== Texto do exercício ==
Fez a crítica, mas fala da liberdade de expressão, de imprensa. Aponta a crítica, mas ressalta a importância dos meios. Fez várias sinalizações, num tom de moderação, resgatando a ideia de que é radical para combater a pobreza, a desigualdade social. Um radicalismo dentro do jogo democrático.

Sinaliza para diálogo com empresários, para a retomada da capacidade de investimento do Estado, compromisso com o desenvolvimento econômico. Faz um movimento de ser identificado como alguém capaz de ir para o centro moderado, com uma agenda social,  mas que não ameaça o mercado, a estabilidade, o funcionamento do sistema, ao contrário.

Teve a fala de Mark Mobius, ao vivo na Bloomberg, dizendo que não entende por que o mercado financeiro brasileiro rejeita o nome de Lula, minimizando um pouco o “risco Lula”.

Os movimentos extremistas bolsonaristas, depois da decisão de Fachin, já falam em “golpe”, “preparem-se para o golpe” etc. Lembrando o episódio no Capitólio, nos Estados Unidos, aqui não poderia ser pior, descambar para um conflito de fato?

Essa reação mostra a força da decisão de Fachin e do discurso de Lula. Eles não reagiriam se isso não fosse detectado como algo importante. Essa narrativa do “golpe” serve para animar a torcida dos radicais. Eles precisam manter a “tropa” unida.

Esse extremismo não é irrelevante, não digo que não vai trazer instabilidade ao país. Acho que vai. A invasão ao Capitólio foi um sinal, mas acabou, e o sistema está funcionando. Se a gente tem um potencial para algo além disso? Um golpe de estado, militar, que rompa com eleição, mantenha Bolsonaro no poder? Eu não vejo esse horizonte.

Já estamos sob um governo militar, isso é cada vez mais evidente. Assim como é cada vez mais evidente a incapacidade política e técnica desses quadros. Acho difícil uma cúpula militar endossar esse tipo de coisa, um golpe, numa conjuntura muito diferente da que vivemos, por exemplo, em 1964.
===
== Dados fornecidos ==
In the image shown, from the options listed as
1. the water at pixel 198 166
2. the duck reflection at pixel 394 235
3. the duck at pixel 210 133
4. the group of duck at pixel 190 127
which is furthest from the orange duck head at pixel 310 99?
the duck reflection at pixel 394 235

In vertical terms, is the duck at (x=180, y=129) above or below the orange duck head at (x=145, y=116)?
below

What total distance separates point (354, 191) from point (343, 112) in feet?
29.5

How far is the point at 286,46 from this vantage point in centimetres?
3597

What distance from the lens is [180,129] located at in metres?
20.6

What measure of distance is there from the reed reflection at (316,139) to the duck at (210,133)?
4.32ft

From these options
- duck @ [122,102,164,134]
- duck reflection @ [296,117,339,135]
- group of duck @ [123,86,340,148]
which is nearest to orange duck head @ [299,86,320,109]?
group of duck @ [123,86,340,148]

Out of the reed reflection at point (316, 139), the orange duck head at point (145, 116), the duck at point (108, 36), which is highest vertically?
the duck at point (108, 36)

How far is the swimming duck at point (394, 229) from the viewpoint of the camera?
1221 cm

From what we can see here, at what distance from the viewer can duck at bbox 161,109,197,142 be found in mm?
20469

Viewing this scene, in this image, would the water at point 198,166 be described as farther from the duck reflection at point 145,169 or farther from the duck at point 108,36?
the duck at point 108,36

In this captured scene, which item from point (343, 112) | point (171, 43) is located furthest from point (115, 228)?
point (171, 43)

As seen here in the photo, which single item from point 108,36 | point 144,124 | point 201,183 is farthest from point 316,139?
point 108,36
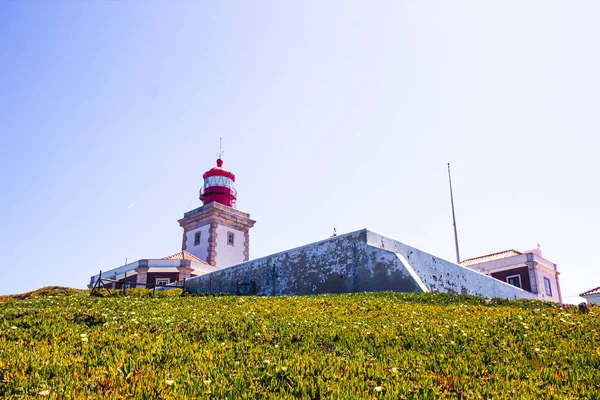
===
Como proceder — Cite o texto do exercício na íntegra, sem alterar nenhuma palavra.

Resultado da tarefa —
Fez a crítica, mas fala da liberdade de expressão, de imprensa. Aponta a crítica, mas ressalta a importância dos meios. Fez várias sinalizações, num tom de moderação, resgatando a ideia de que é radical para combater a pobreza, a desigualdade social. Um radicalismo dentro do jogo democrático.

Sinaliza para diálogo com empresários, para a retomada da capacidade de investimento do Estado, compromisso com o desenvolvimento econômico. Faz um movimento de ser identificado como alguém capaz de ir para o centro moderado, com uma agenda social,  mas que não ameaça o mercado, a estabilidade, o funcionamento do sistema, ao contrário.

Teve a fala de Mark Mobius, ao vivo na Bloomberg, dizendo que não entende por que o mercado financeiro brasileiro rejeita o nome de Lula, minimizando um pouco o “risco Lula”.

Os movimentos extremistas bolsonaristas, depois da decisão de Fachin, já falam em “golpe”, “preparem-se para o golpe” etc. Lembrando o episódio no Capitólio, nos Estados Unidos, aqui não poderia ser pior, descambar para um conflito de fato?

Essa reação mostra a força da decisão de Fachin e do discurso de Lula. Eles não reagiriam se isso não fosse detectado como algo importante. Essa narrativa do “golpe” serve para animar a torcida dos radicais. Eles precisam manter a “tropa” unida.

Esse extremismo não é irrelevante, não digo que não vai trazer instabilidade ao país. Acho que vai. A invasão ao Capitólio foi um sinal, mas acabou, e o sistema está funcionando. Se a gente tem um potencial para algo além disso? Um golpe de estado, militar, que rompa com eleição, mantenha Bolsonaro no poder? Eu não vejo esse horizonte.

Já estamos sob um governo militar, isso é cada vez mais evidente. Assim como é cada vez mais evidente a incapacidade política e técnica desses quadros. Acho difícil uma cúpula militar endossar esse tipo de coisa, um golpe, numa conjuntura muito diferente da que vivemos, por exemplo, em 1964.